:: Work instructions ::
When every entry has been read, print each one back exactly.

Stored items:
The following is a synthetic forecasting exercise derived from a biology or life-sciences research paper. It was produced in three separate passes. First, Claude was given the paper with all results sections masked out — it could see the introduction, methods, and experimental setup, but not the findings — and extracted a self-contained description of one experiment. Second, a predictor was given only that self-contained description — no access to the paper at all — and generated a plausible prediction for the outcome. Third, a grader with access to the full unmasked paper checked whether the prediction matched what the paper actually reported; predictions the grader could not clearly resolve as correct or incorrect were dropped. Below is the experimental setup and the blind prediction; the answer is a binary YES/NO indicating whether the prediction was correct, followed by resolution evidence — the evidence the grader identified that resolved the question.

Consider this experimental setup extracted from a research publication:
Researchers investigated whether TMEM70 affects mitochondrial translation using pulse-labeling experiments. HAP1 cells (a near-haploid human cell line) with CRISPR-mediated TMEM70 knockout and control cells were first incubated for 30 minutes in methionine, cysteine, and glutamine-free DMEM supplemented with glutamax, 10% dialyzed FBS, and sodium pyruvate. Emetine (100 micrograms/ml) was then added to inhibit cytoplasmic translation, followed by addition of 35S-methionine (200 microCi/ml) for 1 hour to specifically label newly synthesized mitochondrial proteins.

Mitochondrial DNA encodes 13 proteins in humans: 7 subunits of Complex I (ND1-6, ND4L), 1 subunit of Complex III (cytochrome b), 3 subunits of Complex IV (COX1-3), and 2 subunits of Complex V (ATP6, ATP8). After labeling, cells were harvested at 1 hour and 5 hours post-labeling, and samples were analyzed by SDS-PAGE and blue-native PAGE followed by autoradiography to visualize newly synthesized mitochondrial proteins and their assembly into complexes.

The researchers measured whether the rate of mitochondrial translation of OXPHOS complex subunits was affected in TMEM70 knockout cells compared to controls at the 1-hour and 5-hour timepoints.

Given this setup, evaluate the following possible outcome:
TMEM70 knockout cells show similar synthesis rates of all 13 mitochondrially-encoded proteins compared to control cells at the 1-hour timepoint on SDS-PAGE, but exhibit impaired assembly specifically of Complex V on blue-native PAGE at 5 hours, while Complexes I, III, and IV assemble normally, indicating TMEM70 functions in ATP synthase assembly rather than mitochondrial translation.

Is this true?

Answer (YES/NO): NO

:: Result of the task ::
The following is a synthetic forecasting exercise derived from a biology or life-sciences research paper. It was produced in three separate passes. First, Claude was given the paper with all results sections masked out — it could see the introduction, methods, and experimental setup, but not the findings — and extracted a self-contained description of one experiment. Second, a predictor was given only that self-contained description — no access to the paper at all — and generated a plausible prediction for the outcome. Third, a grader with access to the full unmasked paper checked whether the prediction matched what the paper actually reported; predictions the grader could not clearly resolve as correct or incorrect were dropped. Below is the experimental setup and the blind prediction; the answer is a binary YES/NO indicating whether the prediction was correct, followed by resolution evidence — the evidence the grader identified that resolved the question.

Consider this experimental setup extracted from a research publication:
Researchers investigated whether TMEM70 affects mitochondrial translation using pulse-labeling experiments. HAP1 cells (a near-haploid human cell line) with CRISPR-mediated TMEM70 knockout and control cells were first incubated for 30 minutes in methionine, cysteine, and glutamine-free DMEM supplemented with glutamax, 10% dialyzed FBS, and sodium pyruvate. Emetine (100 micrograms/ml) was then added to inhibit cytoplasmic translation, followed by addition of 35S-methionine (200 microCi/ml) for 1 hour to specifically label newly synthesized mitochondrial proteins.

Mitochondrial DNA encodes 13 proteins in humans: 7 subunits of Complex I (ND1-6, ND4L), 1 subunit of Complex III (cytochrome b), 3 subunits of Complex IV (COX1-3), and 2 subunits of Complex V (ATP6, ATP8). After labeling, cells were harvested at 1 hour and 5 hours post-labeling, and samples were analyzed by SDS-PAGE and blue-native PAGE followed by autoradiography to visualize newly synthesized mitochondrial proteins and their assembly into complexes.

The researchers measured whether the rate of mitochondrial translation of OXPHOS complex subunits was affected in TMEM70 knockout cells compared to controls at the 1-hour and 5-hour timepoints.

Given this setup, evaluate the following possible outcome:
TMEM70 knockout cells show similar synthesis rates of all 13 mitochondrially-encoded proteins compared to control cells at the 1-hour timepoint on SDS-PAGE, but exhibit impaired assembly specifically of Complex V on blue-native PAGE at 5 hours, while Complexes I, III, and IV assemble normally, indicating TMEM70 functions in ATP synthase assembly rather than mitochondrial translation.

Is this true?

Answer (YES/NO): NO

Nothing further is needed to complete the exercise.